*** Document passage ***

Whilst Paul was very friendly and good at organising and getting us all together, I also found him a bit petty, bossy and domineering, and our friendship drifted apart over the years.  I stopped seeing these normal or non-diagnosed friends, and through my friend Steve I was introduced to Bill and Luke, who also have mental health problems, and who have remained close and dear friends of mine. 

I find it hard to find places to socialise and make friends, partly because I am an intellectual and seek mutual intellectual friendships, although I also like ordinary people and ordinary conversation.  I have checked out my local day centre, and whilst the workers there who also had mental health problems, were very nice, warm, and friendly people, there was no actual organised activities going on there, and the people were all sitting around drinking tea or coffee or watching TV. 

I now socialise with my friends Luke and Bill, and with their friends too, but another place I go to now for my socialisation are Internet mental health chat rooms.  These chat rooms are not as good as face-to-face social interaction and friendships, but they have a unique ethereal quality, and are places where I find I can find some solace and friendship with others, and places where I can talk about my problems without being misunderstood or judged for it.  I can talk about my mental health problems there and receive sympathy, understanding, and empathy from others who have similar problems. 

The conversation in mental health chat rooms can sometimes be a bit fragmented, but at the best of times it's like stream-of-consciousness communication, I have got to know people in mental health chat, and there most definitely is a kind of non-material love and friendship between us. Internet chat is much more ethereal and spiritual, because you can't see hear or see the person, and it all goes on in cyberspace, and so it's much more of a mental and in some ways a creative thing.  Also, because the conversation in mental health chat rooms is very disorganised and fragmented, it still can have a comprehensible stream, flow, and exchange of communication, and the nature and spirit of it can help one understand and interact with diagnosed madness.

*** End of Document passage ***

Assigned task 1: Summarize the account of friendship and mental health chat rooms in two sentences.
Assigned task 2: Pick up the account of friendship and mental health chat rooms after its final sentence and continue it.
The data after this point is separate material with no connection to the account of friendship and mental health chat rooms.

*** Given information ***

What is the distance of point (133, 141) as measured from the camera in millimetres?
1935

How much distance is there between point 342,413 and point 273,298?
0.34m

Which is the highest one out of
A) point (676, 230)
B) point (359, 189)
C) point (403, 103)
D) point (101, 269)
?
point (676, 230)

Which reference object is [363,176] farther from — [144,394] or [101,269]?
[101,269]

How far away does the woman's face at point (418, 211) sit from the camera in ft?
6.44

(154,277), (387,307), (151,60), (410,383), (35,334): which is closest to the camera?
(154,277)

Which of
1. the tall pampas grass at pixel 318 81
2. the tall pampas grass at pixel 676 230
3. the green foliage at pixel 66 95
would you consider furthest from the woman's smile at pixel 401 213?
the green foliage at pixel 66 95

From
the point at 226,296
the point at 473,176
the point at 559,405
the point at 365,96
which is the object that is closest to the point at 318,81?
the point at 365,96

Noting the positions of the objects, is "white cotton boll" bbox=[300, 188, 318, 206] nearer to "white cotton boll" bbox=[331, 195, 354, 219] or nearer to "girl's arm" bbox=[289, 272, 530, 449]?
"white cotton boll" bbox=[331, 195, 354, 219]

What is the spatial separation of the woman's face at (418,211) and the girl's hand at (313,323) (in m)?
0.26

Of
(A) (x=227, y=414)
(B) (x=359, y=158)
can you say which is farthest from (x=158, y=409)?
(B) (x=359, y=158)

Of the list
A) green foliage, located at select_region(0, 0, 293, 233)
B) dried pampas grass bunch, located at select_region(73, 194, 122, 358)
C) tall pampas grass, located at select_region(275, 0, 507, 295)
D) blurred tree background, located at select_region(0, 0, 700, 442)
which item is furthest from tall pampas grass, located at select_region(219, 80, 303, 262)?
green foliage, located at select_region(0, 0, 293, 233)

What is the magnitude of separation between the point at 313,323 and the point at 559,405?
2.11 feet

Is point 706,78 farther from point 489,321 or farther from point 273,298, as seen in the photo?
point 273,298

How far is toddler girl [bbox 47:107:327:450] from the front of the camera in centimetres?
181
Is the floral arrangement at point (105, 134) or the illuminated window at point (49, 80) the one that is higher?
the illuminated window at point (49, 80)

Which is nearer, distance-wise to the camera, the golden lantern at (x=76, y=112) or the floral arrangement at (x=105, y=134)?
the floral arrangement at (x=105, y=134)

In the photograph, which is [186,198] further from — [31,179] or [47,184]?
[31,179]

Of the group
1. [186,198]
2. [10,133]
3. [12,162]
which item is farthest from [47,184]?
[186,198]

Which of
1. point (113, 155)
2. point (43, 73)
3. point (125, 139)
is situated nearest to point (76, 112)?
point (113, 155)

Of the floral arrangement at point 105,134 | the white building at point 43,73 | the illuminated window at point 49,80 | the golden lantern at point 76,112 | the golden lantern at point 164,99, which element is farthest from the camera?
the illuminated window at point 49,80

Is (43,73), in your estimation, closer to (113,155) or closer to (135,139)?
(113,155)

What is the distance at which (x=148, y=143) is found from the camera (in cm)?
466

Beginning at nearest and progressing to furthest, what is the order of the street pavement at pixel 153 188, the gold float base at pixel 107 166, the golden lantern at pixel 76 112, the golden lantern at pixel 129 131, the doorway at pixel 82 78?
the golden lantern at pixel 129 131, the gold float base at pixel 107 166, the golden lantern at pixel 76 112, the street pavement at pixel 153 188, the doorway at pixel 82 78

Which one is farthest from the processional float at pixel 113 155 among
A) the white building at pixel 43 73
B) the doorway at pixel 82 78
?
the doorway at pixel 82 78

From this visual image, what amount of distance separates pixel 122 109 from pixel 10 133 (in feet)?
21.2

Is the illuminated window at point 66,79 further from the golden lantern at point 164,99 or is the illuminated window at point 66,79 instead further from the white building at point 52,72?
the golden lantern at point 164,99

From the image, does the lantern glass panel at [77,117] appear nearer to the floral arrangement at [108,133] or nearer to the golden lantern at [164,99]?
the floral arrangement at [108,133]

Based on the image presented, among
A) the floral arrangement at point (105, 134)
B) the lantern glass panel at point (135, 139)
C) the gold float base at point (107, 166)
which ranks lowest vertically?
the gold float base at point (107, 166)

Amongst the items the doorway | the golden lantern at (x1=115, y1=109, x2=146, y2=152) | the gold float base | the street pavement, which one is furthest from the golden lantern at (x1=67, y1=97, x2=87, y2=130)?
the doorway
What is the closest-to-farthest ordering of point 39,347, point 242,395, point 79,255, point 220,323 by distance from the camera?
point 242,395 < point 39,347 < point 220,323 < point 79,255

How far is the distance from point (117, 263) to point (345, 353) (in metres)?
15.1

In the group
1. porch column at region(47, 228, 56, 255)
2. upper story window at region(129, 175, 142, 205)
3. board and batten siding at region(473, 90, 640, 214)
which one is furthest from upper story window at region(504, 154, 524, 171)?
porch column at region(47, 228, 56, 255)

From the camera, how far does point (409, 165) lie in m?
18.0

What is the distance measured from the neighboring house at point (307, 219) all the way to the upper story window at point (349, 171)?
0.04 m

*** End of Given information ***

Task result 1: The writer drifted apart from a friend named Paul and stopped seeing non-diagnosed friends, but has remained close to Bill and Luke, who also have mental health problems. Because finding places to socialize is hard, the writer also uses Internet mental health chat rooms, which are not as good as face-to-face friendship but offer solace, empathy, and a kind of non-material love and friendship without judgment.

Task result 2:
In some ways, CB Radio was a lot better because you actually hear the persons voice, and talk to local people who you could meet up with, but mental health chat is also different and better in a way because it's more international, not restricted by distance, and many people can talk at once without interrupting each other or blotting each other out.  Mental health chat is much more of a group experience than CB Radio, because you get more than two or three people talking, and the words are written down and don't overlap like they would do in spoken conversation.  Many people can be in the room and all talking at once with one another, and which is another thing that makes it unique. 

One problem with mental health chat rooms, is that most of the chat - however creative - is small talk, and I don't really get any intellectual or very interesting conversations.  (I found one chat room for intellectuals which was also a conservative chat room, but I found that many of the people there were racist, very nationalistic, and illiberal, and I am not a conservative by nature or by experience, creativity, and learning).  Still mental health chat is creative and unique, and it is paradoxically a part of my privacy with others that I share and socialise with as a safe haven, and a place of ordinary and unusual conversation. 

One thing that occurs to me about mental health chat, is that it helps a person be more attentive and fluid in ordinary mundane everyday conversation, and it can help improve ones sense of humour and mood, because the abbreviation 'lol' (and which means 'laugh out loud') can be used more easily and spontaneously, thus making it easier to share and interact with humourous remarks and realisations.  At first this may manifest just as a written abbreviation and idea, but can after a while lead to smiles, happiness, or laughter.  This doesn't improve wit, but it can improve a sense of an everyday ordinary sense of humour, happiness, and well being.